To avoid this, you can reuse memory in a mostly LIFO fashion.  This is
obnoxious if you want to get it absolutely right---e.g., in a copying
collector you'd want to allocate upward through memory on every other
cycle, and downward through memory on the others.  (I think I pointed
this out in some paper or other, and I think somebody else did so
independently.  (Ben Zorn?))

(The idea here is that you reuse the memory you allocated most lately,
so you won't start missing the cache until you've allocated back
through a cache-full of memory that was the last memory you allocated
last time.  If your reuse interval almost fits in the cache, you'll
only miss toward the end of a GC cycle.  The amount of missing is
therefore roughly proportional to the stuff that won't fit in cache,
rather than to the allocation rate.)

Luckily, we don't have to get this exactly right to get the major
benefit.  For a collector like Bartlett's, where memory isn't contiguous,
you can do it on a pagewise basis.  You allocate in pages that have been
freed most lately, but still allocate in the same direction as usual
within that page.  This will give you the basic LIFO effect at the
granularities that matter.  (You'll reuse a cache full of recently-used
pages before you reuse other pages;  this will help at the level of
any cache big enough to hold multiple pages.)

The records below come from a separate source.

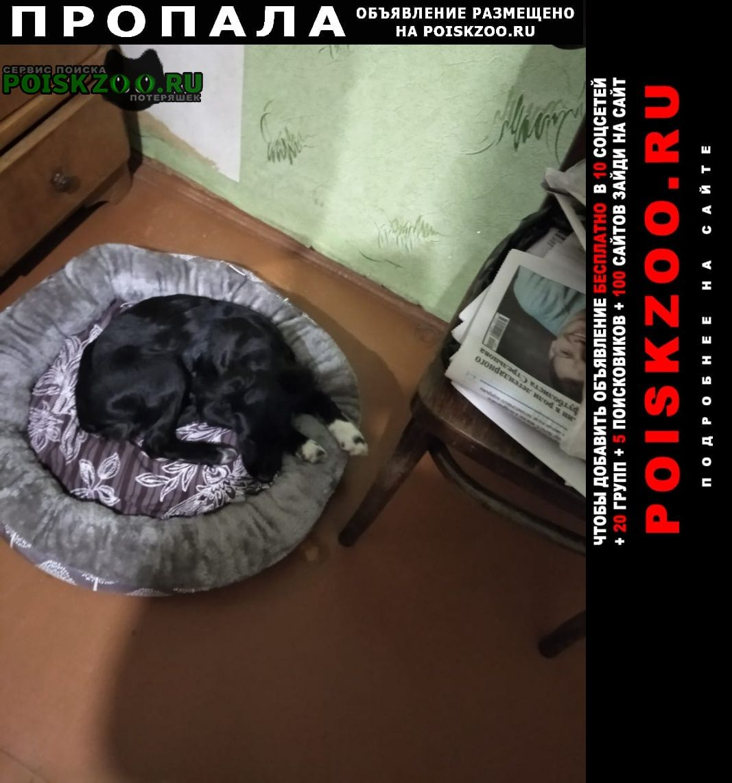 Иркутск Пропала собака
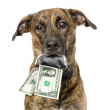 Dog holding a purse with dollars in its mouth. — Stock Photo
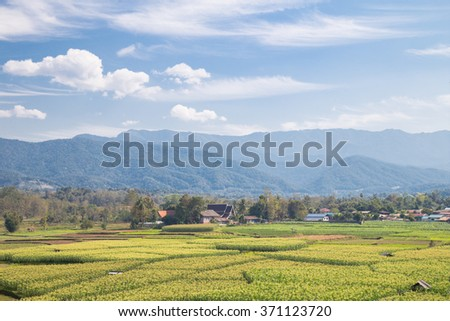 Wheat field on the hillside with beautiful clouds. - stock photo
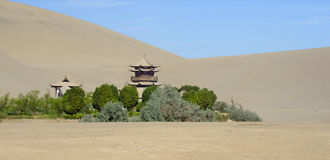 Oasis in the desert. A little Oasis at the Crescent Lake, close to Dunhuang, Prov. Gansu, China stock photography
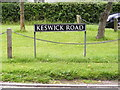 TG1905 : Keswick Road sign by Adrian Cable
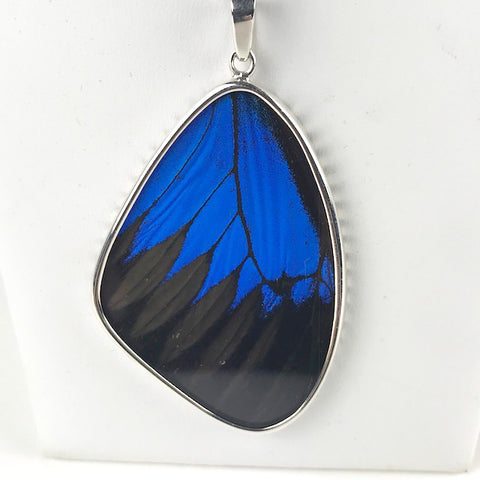 Blue Mountain Butterfly Wing XL Sterling Necklace Double Sided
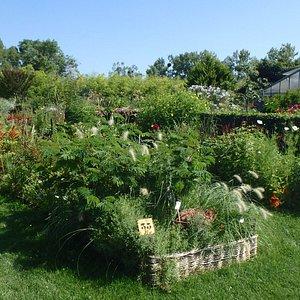 jardin de l'école du Breuil productions saisonnières Florales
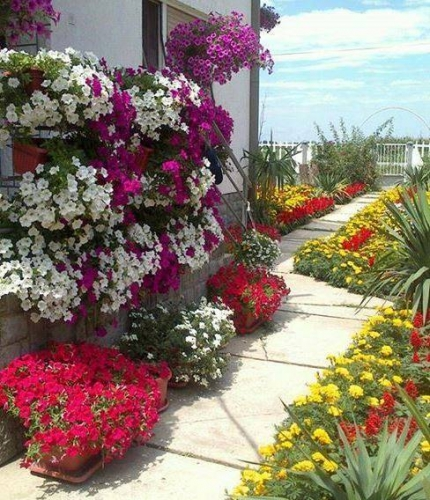 Alee curte betonata decorata pe margine cu multe flori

We thought about this a little in designing our treadmillish fake-copying
collector.  One possibility is to allocate through the free list backwards,
but that's tricky to implement without some overhead, so we settled for
something weaker.  When we link a list of reclaimed blocks
into the free list, we might want to  put it at the front of the free
list, ahead of free memory that had been free for longer.   I think we
did that, but I don't yet know how much difference it makes.  

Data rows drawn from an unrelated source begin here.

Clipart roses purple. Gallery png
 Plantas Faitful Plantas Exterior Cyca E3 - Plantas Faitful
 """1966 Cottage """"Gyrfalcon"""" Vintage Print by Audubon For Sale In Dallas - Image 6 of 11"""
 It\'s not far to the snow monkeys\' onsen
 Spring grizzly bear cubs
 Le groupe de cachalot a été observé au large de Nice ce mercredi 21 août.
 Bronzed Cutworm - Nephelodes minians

>>  (And this is why I like to use BIBOP whenever
>>possible, and why I think that the language's type system and
>>GC headers should be integrated whenever possible.)
>
>I agree about the lists working w.r.t. object sizes.
>What led me away from the free-list allocator towards the
>contiguous allocator was the speed issue.
>
>With a contiguous allocator, you can keep the
>allocation pointer in a register, and even put its
>limit in either a register or an immediate field of an instruction.
>The new, hot stuff, is all contigous in memory, which helps VM
>and caching behavior--yes I know you can blow the cache anyway,
>but it still seems better than following lists.

This is kind of subtle.  (The following is about conventional allocators,
not GC's.  GC's are even more subtle.  Bleah.)

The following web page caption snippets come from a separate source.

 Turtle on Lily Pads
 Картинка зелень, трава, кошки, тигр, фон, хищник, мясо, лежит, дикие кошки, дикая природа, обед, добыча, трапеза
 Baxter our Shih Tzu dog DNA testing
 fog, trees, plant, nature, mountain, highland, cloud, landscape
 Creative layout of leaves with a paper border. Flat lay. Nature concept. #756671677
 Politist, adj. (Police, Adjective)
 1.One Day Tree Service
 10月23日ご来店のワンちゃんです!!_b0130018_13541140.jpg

A good nonmoving allocator gets surprisingly good spatial locality of
memory reuse.  For example, for best fit we have pictures that clearly
show that most objects come free at almost the same time as their neigbors,
due to phase behavior.  This means that you tend to get back relatively
large contiguous blocks.  That in turn means that when you allocate
that memory later, you do it by splitting off consecutively-located
small blocks from a big block (i.e., in address order).  (This is also
why fragmentation for real programs seems to be very low.  Any allocator
that doesn't have good spatial locality of memory reuse is likely to
have bad fragmentation too.)

There are potential gotchas here, though.   Coalescing the small
blocks back together may itself cause misses.  If you allocate more than
a cache-full of blocks before most of them come free, a lot of
them will be out of the cache.  Just coalescing them together
in the usual way will touch all of their headers as they are
freed.  Bad news.  (Of course, if you get the space back quickly,
enough, it doesn't matter---they'll generally still be in the
cache and there's no problem.  But then, in that case there's
no problem anyway.)

Now consider a free list allocator, or a general coalescing allocator
with deferred coalescing.  (That is, most of the time you just use
``quick lists'' in a stacklike fashion, but sometimes you do coalescing
to fight fragmentation.)

This kind of allocator has really good temporal locality---the LIFO
use of conventional free lists ensures that you usually use memory
soon after it's freed.  (Of course, if you use a FIFO discipline, you
make things worse.  How much worse is a very subtle issue.)
This is good, as far as it goes.  (This kind of allocator also tends
to have good spatial locality if the original chopping up of memory
does.)

One potential problem is that when this isn't enough to keep  the
basic miss rate down, the misses you get are *read* misses.  Depending
on the architecture, read misses may be much more expensive than
write misses---or no different at all.  (If you have a write-validate
cache, you can allocate in the cache without reading garbage from
memory.  If you don't, you just fault on the block and read the
garbage in before you can overwrite it.) 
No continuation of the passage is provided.